Son olarak da biz, yani sokaktaki insan ne yapmalı?
İşte bu yazıda tüm bu sorulara yanıt aramaya çalışacağım.
Ekim 2010 Newyork.
Ocak 2011 Cenevre.
Temmuz 2011 Cenevre.
Ekim 2011 Newyork.
Yani 1 yılda tam 4 zirve.
Bu zirvelerin sonuç açıklamalarını alt alta koyun ve okuyun. Hepsinde özet olarak BM Genel Sekreteri her iki lidere de “iyi çalışmıyorsunuz, verimli olamıyorsunuz, gidin 2 ay, ya da 3 ay daha sıkı çalışın, üretken olun, şu şu şu konularda yeterli ilerlemeyi sağlayın ve şu zamanda şu yerde yeniden görüşelim” demektedir.
Açıkçası BM Genel Sekreteri Ban Ki Moon süreci kurtarmaya, sonu ertelemeye ve belki yeni yeni yöntemler denemeye çalışmaktadır.
Buna rağmen liderler Mart 2010 ile Ekim 2010 arasındaki verimsiz çalışmalara Ekim 2010 ile Ekim 2011 arasında da devam ettiler.
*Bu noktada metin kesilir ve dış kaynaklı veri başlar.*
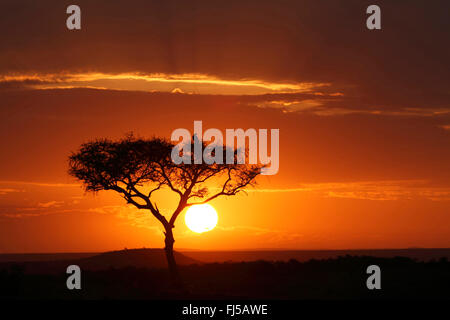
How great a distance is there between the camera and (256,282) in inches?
1855

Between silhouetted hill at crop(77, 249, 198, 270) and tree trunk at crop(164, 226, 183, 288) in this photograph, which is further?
silhouetted hill at crop(77, 249, 198, 270)

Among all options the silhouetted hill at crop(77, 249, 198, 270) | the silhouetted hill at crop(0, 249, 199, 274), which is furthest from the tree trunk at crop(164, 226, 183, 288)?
the silhouetted hill at crop(77, 249, 198, 270)

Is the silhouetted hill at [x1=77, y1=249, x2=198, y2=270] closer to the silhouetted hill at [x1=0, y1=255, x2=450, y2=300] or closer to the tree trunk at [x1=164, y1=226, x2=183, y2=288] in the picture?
the silhouetted hill at [x1=0, y1=255, x2=450, y2=300]

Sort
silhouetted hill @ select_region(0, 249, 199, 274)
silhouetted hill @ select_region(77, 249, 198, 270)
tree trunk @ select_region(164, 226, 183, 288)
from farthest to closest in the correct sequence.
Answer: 1. silhouetted hill @ select_region(77, 249, 198, 270)
2. silhouetted hill @ select_region(0, 249, 199, 274)
3. tree trunk @ select_region(164, 226, 183, 288)

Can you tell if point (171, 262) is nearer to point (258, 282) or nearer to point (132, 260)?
point (258, 282)

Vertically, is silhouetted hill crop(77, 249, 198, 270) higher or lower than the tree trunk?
lower

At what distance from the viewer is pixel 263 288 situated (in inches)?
1793

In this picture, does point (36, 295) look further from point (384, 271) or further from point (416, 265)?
point (416, 265)

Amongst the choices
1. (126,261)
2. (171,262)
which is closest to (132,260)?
(126,261)

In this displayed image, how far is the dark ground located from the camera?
136 ft

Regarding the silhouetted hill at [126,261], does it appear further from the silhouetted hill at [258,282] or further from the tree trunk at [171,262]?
the tree trunk at [171,262]
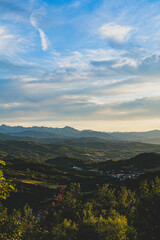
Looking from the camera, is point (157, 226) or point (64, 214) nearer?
point (157, 226)

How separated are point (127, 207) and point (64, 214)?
2414 cm

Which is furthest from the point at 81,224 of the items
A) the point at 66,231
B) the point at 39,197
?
the point at 39,197

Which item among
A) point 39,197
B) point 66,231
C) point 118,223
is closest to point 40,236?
point 66,231

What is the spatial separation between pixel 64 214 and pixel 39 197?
4722 inches

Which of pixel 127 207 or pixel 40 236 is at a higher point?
pixel 127 207

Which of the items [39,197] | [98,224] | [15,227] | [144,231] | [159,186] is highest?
[15,227]

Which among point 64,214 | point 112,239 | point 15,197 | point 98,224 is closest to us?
point 112,239

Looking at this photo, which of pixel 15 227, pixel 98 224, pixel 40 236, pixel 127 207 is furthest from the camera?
pixel 127 207

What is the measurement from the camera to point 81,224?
53.3 metres

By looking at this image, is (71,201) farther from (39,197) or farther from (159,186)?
(39,197)

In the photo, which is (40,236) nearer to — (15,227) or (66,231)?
(66,231)

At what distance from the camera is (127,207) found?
6681 centimetres

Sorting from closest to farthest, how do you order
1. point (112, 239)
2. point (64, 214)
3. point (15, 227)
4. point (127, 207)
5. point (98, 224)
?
1. point (15, 227)
2. point (112, 239)
3. point (98, 224)
4. point (127, 207)
5. point (64, 214)

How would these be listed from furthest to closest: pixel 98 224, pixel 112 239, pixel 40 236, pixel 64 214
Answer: pixel 64 214, pixel 40 236, pixel 98 224, pixel 112 239
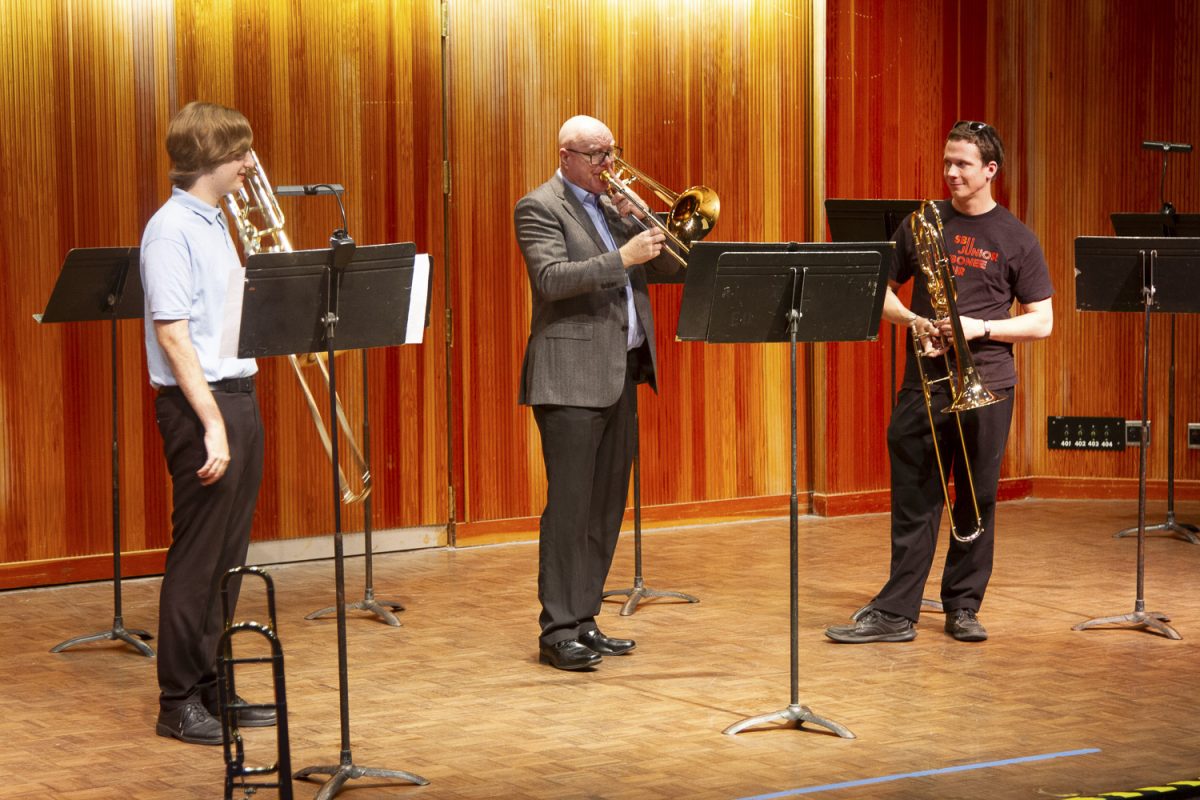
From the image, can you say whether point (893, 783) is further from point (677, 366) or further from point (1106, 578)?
point (677, 366)

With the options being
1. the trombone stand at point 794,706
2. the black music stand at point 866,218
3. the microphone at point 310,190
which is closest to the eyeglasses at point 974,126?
the black music stand at point 866,218

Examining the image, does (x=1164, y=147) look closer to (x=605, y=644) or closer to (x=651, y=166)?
(x=651, y=166)

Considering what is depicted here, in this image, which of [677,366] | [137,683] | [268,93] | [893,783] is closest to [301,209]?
[268,93]

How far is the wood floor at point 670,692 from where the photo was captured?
3844 mm

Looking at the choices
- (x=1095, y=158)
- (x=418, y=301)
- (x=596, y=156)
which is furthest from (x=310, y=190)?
(x=1095, y=158)

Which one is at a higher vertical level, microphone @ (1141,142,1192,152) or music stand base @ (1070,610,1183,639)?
microphone @ (1141,142,1192,152)

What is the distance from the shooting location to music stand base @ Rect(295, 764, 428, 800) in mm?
3695

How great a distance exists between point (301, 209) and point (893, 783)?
3762 mm

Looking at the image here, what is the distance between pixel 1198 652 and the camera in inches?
199

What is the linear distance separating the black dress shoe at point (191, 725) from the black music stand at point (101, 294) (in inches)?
38.8

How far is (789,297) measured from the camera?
4.20 metres

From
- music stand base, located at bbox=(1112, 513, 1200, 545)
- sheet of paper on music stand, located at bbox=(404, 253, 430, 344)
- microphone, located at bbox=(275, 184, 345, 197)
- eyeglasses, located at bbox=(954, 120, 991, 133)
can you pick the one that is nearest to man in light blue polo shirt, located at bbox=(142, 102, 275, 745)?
sheet of paper on music stand, located at bbox=(404, 253, 430, 344)

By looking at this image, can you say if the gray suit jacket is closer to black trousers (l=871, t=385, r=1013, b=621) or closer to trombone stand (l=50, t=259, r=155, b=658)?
black trousers (l=871, t=385, r=1013, b=621)

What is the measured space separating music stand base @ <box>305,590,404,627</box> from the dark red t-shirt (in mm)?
1968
Bu sürede hiçbir başlıkta somut hiçbir ilerleme sağlamadılar. Dahası Talat döneminde hemen hemen sona yaklaşılan “Yönetim ve Güç Paylaşımı” başlığı bile son zirvede hiçbir ilerleme sağlanamayan başlıklar arasına yazıldı.
Çünkü Eroğlu, Talat’ın karma oyu da içeren 4 Ocak 2010 öneri paketini geri çekerek, Hristofyas’a da önceden kabul ettiği dönüşümlü başkanlıktan vazgeçme fırsatı verdi.
Bu kimin başarısıdır?
Elbette çözüm istemeyen biri bunu kendi hanesine başarı olarak yazabilir. Ama çözüm güçleri için bu tam bir başarısızlıktır.
Dönüşümlü başkanlık ortak devletin en önemli göstergesidir. Bu hakkı ortaklardan yalnızca birine bırakarak nereye varılmaya çalışılıyor?
Öyleyse olacak olan bellidir. Çözüm karşıtları sürecin önünü açmak için çaba harcamak yerine “dönüşümlü başkanlık bizim için olmazsa olmazdır” diyerek böylesi çıkışlarla süreci tıkamaya çalışacaktır.
Zirveden sonra yapılan ortak açıklamada böylesi ipuçları da eksik değil. Örneğin ilk kez “Vatandaşlık” konusu da ayrı bir başlık olarak sayıldı. Bundan önce “Yönetim ve Güç Paylaşımı” başlığı altında görüşülen yurttaşlık konusu artık ayrı bir başlık oldu. Çünkü Ban açıklamasında “önemli konular olan yönetim, mal-mülk, toprak ve vatandaşlık konularında ise çok daha az ilerleme sağlandı” dedi.
Vatandaşlık neden ayrı bir başlık oldu?
Çünkü UBP hükümeti hiç durmadan vatandaş yazıyor. Bu durumda artık Annan planı referandumunda oy kullananan ve tartışmasız yeni kurulacak federal devletin de vatandaşları olma hakkını kazanan yurttaşlıklar da yeniden masaya gelecek ve tartışılacaktır.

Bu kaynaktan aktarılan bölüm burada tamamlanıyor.